EXERCISE GOAL >> Take the data below and filter it for lines containing the word "tailed"; show each line found.

MATERIAL SHOWN >>

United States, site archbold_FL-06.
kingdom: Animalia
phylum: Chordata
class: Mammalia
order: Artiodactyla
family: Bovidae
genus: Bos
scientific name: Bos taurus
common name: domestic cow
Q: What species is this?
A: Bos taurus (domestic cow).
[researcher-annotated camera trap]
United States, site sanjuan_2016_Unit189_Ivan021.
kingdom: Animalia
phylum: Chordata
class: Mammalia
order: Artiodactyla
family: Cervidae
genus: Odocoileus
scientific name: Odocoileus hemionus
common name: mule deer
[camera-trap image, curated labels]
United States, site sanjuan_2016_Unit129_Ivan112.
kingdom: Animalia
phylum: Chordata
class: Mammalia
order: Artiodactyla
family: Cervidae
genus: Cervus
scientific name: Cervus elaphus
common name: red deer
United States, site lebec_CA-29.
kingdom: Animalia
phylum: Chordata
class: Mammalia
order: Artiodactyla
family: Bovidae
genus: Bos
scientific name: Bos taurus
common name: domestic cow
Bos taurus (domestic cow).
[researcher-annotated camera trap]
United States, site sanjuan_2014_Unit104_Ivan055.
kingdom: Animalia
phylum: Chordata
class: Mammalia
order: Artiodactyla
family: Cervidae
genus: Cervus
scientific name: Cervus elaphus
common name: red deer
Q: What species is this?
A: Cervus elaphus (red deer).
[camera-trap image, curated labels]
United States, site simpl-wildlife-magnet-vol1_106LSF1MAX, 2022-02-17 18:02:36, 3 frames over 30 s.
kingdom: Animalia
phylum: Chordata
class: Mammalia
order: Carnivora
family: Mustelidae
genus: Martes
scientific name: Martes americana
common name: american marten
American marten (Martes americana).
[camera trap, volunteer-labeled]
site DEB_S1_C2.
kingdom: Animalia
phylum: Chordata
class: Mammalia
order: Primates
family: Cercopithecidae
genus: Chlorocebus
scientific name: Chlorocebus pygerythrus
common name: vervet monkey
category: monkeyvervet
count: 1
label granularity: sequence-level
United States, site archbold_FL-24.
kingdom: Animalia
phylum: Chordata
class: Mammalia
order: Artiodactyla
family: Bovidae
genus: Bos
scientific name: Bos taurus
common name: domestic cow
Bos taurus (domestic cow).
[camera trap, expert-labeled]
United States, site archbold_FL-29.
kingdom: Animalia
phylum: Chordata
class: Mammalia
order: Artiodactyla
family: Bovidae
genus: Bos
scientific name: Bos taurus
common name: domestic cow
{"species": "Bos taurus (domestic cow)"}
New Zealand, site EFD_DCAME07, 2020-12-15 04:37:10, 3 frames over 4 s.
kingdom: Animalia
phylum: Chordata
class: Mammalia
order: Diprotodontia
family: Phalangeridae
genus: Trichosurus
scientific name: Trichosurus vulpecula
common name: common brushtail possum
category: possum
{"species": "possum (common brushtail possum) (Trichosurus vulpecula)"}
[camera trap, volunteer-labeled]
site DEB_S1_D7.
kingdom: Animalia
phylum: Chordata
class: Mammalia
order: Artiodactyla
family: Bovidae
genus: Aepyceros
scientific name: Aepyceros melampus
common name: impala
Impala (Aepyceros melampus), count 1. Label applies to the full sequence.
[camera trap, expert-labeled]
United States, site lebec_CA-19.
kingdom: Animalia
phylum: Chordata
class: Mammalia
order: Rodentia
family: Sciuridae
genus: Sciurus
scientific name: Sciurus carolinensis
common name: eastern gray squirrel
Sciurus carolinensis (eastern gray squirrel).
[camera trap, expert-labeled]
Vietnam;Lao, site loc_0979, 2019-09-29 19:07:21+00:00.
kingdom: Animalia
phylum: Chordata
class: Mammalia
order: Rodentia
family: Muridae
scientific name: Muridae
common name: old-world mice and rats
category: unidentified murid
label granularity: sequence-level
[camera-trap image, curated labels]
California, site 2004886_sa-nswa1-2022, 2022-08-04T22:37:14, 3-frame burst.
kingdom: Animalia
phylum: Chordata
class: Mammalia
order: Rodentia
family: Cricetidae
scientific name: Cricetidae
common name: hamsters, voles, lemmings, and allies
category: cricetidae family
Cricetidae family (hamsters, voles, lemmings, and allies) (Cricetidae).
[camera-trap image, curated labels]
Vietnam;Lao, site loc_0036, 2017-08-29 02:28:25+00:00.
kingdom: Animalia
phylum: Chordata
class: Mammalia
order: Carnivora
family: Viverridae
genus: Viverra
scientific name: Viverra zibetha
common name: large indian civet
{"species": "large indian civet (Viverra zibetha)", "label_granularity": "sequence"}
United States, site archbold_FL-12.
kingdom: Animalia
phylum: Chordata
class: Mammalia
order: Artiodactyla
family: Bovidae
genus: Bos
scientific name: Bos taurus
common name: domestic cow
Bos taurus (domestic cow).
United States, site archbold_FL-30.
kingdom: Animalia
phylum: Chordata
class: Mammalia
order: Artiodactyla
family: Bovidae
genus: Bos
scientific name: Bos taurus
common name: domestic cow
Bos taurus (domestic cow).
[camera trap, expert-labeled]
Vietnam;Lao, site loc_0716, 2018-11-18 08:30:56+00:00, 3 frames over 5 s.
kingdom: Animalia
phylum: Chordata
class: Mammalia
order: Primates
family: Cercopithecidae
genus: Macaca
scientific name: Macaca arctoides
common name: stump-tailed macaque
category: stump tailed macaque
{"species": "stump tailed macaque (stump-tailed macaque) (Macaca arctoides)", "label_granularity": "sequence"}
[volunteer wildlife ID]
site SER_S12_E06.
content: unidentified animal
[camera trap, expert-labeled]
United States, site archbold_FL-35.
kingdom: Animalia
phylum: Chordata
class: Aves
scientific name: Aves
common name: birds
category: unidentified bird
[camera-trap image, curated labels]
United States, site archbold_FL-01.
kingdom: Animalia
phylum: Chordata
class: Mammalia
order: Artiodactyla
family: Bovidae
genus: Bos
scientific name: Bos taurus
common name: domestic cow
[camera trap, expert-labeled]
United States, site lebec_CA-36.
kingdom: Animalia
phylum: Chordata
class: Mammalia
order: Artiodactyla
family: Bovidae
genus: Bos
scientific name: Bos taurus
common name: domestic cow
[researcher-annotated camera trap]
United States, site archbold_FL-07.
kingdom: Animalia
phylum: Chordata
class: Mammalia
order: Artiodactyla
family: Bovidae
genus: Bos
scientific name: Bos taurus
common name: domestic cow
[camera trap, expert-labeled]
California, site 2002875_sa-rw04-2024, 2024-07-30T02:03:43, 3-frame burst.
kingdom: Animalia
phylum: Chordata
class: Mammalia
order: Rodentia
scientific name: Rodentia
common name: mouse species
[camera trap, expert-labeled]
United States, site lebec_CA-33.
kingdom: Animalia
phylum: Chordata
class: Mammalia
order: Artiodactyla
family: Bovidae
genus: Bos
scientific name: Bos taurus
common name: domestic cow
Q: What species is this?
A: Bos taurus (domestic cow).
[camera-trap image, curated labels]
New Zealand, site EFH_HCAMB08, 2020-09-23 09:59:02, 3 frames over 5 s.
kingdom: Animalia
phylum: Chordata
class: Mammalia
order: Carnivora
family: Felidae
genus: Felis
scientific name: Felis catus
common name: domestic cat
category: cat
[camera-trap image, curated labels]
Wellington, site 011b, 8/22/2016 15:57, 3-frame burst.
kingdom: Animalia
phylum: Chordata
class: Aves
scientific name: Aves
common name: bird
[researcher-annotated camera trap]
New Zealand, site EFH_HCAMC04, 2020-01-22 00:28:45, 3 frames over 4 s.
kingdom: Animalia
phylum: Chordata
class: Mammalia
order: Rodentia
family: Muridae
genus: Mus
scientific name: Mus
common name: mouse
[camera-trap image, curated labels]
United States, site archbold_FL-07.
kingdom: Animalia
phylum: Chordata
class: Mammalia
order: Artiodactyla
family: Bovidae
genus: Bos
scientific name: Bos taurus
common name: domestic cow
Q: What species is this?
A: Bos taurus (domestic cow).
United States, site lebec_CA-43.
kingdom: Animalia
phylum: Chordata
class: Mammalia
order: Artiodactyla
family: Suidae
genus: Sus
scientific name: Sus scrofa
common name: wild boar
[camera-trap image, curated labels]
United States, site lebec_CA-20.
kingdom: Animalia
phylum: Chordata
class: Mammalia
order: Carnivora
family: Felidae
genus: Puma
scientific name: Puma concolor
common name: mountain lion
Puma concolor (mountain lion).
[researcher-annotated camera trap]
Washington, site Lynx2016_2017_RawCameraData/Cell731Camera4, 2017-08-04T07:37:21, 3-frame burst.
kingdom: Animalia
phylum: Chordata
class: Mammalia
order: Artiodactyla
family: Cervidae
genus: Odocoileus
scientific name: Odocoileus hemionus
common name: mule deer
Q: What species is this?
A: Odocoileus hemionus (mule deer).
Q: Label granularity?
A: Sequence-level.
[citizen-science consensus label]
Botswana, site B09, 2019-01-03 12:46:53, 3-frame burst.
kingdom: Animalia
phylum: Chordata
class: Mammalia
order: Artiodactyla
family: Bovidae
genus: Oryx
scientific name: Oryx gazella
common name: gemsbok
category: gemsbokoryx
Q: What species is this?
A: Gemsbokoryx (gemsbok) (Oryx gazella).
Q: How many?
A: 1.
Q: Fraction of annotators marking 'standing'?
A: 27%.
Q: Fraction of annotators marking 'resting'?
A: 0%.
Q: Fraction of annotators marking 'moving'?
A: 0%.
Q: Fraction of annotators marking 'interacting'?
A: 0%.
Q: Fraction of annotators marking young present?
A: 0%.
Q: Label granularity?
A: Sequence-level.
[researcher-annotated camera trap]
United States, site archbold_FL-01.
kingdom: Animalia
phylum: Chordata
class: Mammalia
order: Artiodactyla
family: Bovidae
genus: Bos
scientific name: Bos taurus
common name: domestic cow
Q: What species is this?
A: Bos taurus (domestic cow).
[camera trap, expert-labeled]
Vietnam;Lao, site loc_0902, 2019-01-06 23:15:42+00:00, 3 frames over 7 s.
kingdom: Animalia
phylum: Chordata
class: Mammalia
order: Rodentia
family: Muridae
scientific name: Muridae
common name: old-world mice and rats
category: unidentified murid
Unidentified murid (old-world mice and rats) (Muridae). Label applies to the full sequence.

OUTPUT OF THE TASK >>
common name: stump-tailed macaque
category: stump tailed macaque
{"species": "stump tailed macaque (stump-tailed macaque) (Macaca arctoides)", "label_granularity": "sequence"}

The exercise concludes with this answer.